→ HOW TO COMPLETE THIS TASK
Leave out the pictures and restate the rest of the data exactly.
# # # # # # #
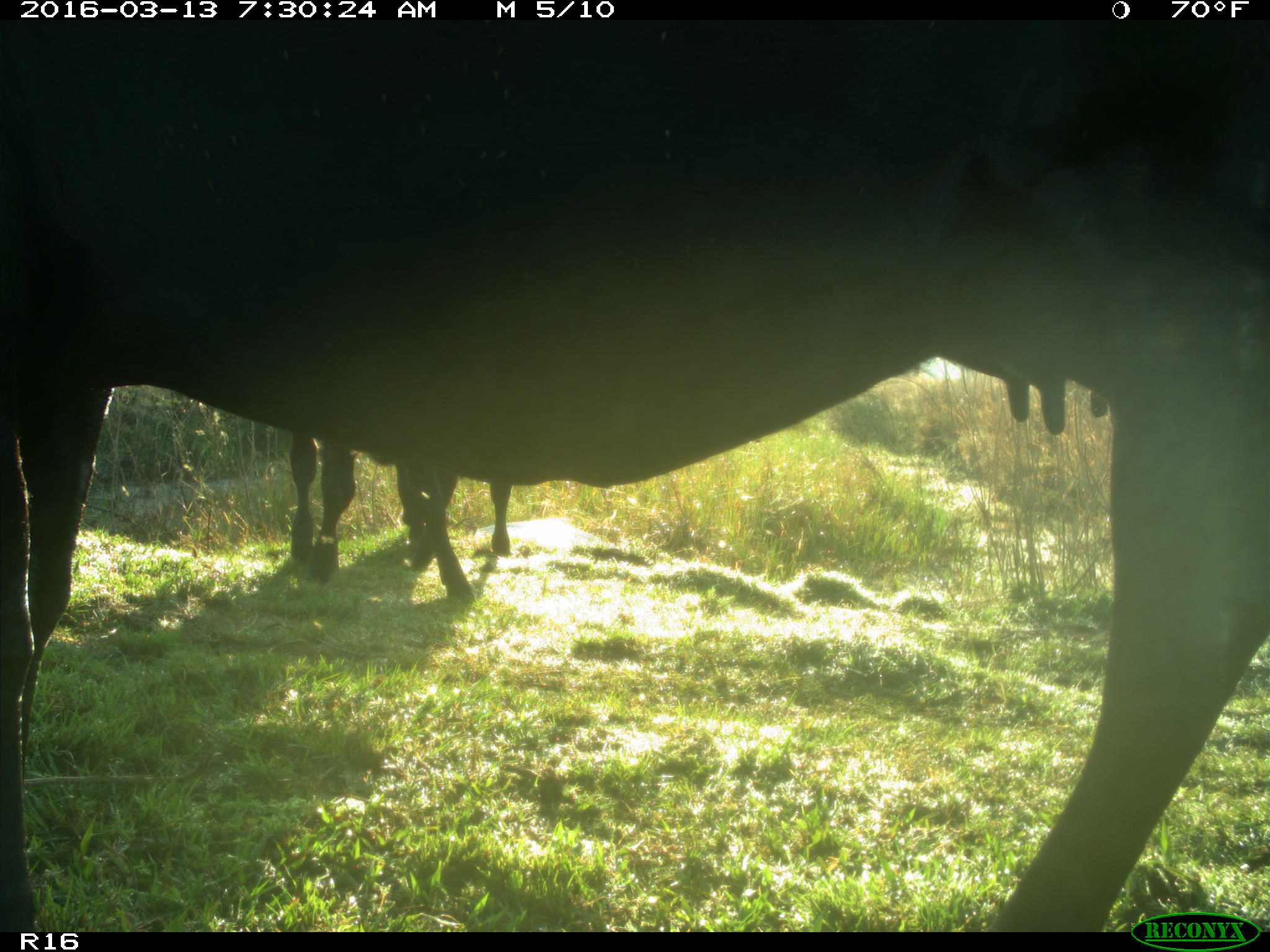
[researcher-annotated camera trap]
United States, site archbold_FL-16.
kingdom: Animalia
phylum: Chordata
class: Mammalia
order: Artiodactyla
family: Bovidae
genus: Bos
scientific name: Bos taurus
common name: domestic cow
# # # # # # #
→ RESPONSE TO THE TASK
[researcher-annotated camera trap]
United States, site archbold_FL-16.
kingdom: Animalia
phylum: Chordata
class: Mammalia
order: Artiodactyla
family: Bovidae
genus: Bos
scientific name: Bos taurus
common name: domestic cow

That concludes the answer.